Few days ago, after successful transitioning from Spigot to SpongeForge and re-opening my not-so-big almost-vanilla server, I ran into an annoying problem. Server starts to freeze after roughly 3 to 6 hours of intensive gameplay since scheduled restart. The message says “Can’t keep up …”. Yes, I understand that the server could not do what it’s told to be done, but it confuses me even more: TPS always stays at 20, RAM usage does not come close to its limit.
Actually, I suspect it has something to do with high CPU load (it raises to a crazy number for a second or two during the lag, then immediately goes down again), though I can’t think of anything that can cause this to happen.

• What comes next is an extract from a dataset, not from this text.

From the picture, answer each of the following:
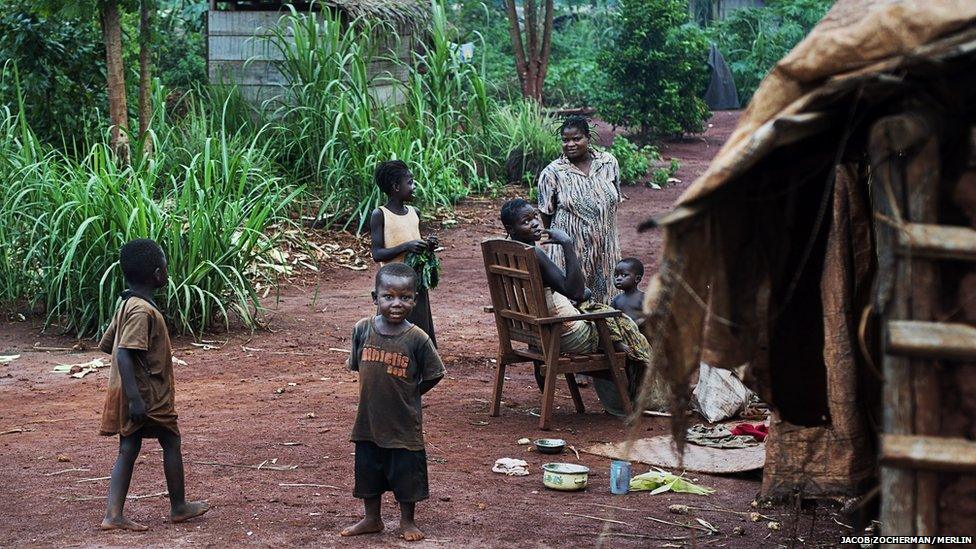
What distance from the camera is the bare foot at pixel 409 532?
15.9ft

- Sometimes spikes are following a pattern (showing up every 15 seconds), sometimes - they’re not.
- Insane CPU load during the lag. (500-700%). Lagless load is 50-70%, ten times lower.
- Entities & TileEntities consume most of the server tick. Nothing else stands out besides that.

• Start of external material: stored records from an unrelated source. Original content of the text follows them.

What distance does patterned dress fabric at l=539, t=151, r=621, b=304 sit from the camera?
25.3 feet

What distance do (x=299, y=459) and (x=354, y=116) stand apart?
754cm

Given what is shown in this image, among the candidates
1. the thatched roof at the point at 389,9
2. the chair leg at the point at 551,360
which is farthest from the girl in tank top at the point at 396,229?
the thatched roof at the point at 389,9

- Clearly, there is a big amount of entities out there (as seen in timings reports) because of the world size, but removing them is not an option. Players won’t be happy with that.
- Average lag always drops out from 40 to 80 ticks (2-4 seconds).
- “TPS Loss” happens.
- I could not replicate this on any copy of the server. Think it somehow connected to players count.

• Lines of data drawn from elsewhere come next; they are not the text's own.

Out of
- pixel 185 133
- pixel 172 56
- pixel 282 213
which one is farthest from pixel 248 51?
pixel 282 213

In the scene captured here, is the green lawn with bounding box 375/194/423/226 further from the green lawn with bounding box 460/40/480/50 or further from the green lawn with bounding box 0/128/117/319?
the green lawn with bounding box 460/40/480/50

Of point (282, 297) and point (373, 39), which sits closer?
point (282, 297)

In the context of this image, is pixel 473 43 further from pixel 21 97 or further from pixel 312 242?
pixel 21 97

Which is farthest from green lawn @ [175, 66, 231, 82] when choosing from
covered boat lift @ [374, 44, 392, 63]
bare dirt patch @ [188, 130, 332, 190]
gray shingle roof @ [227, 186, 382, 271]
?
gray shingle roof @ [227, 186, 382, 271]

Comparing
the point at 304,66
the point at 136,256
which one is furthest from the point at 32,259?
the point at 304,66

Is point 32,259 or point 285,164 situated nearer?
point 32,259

What I’ve tried so far (obviously, none of that helped):
- Lowering entity spawns / trigger distances.
- Lowering tileentity tick rate.
- Abolutely disabling entity spawns.
- Removing suspicious plugins.
- Tweaking launch options, lowering / raising -Xms(x) values. This is what I came to.
-Xms5G -Xmx5G -XX:+UseG1GC -XX:+UnlockExperimentalVMOptions -XX:MaxGCPauseMillis=100 -XX:+DisableExplicitGC -XX:TargetSurvivorRatio=90 -XX:G1NewSizePercent=50 -XX:G1MaxNewSizePercent=80 -XX:InitiatingHeapOccupancyPercent=10 -XX:G1MixedGCLiveThresholdPercent=50 -XX:+AggressiveOpts -XX:+AlwaysPreTouch -XX:+UseLargePagesInMetaspace -jar forge-1.12.2-188.8.131.5207-universal.jar
- Exploring Timings / WarmRoast reports (as I said, I didn’t find anything outstanding besides entities. But I could miss something).
So, the lag process itself is pretty clear, but I can’t find the exact reason, which is why I seek your assistance.
https:// timings.aikar.co/?id=c493d83adc4c4feaacdc8207ab824867 (~16h uptime)
All threads .html file http://dropmefiles.com/VsqeC (~16h uptime)
Thanks for your attention, hope we find a solution ASAP.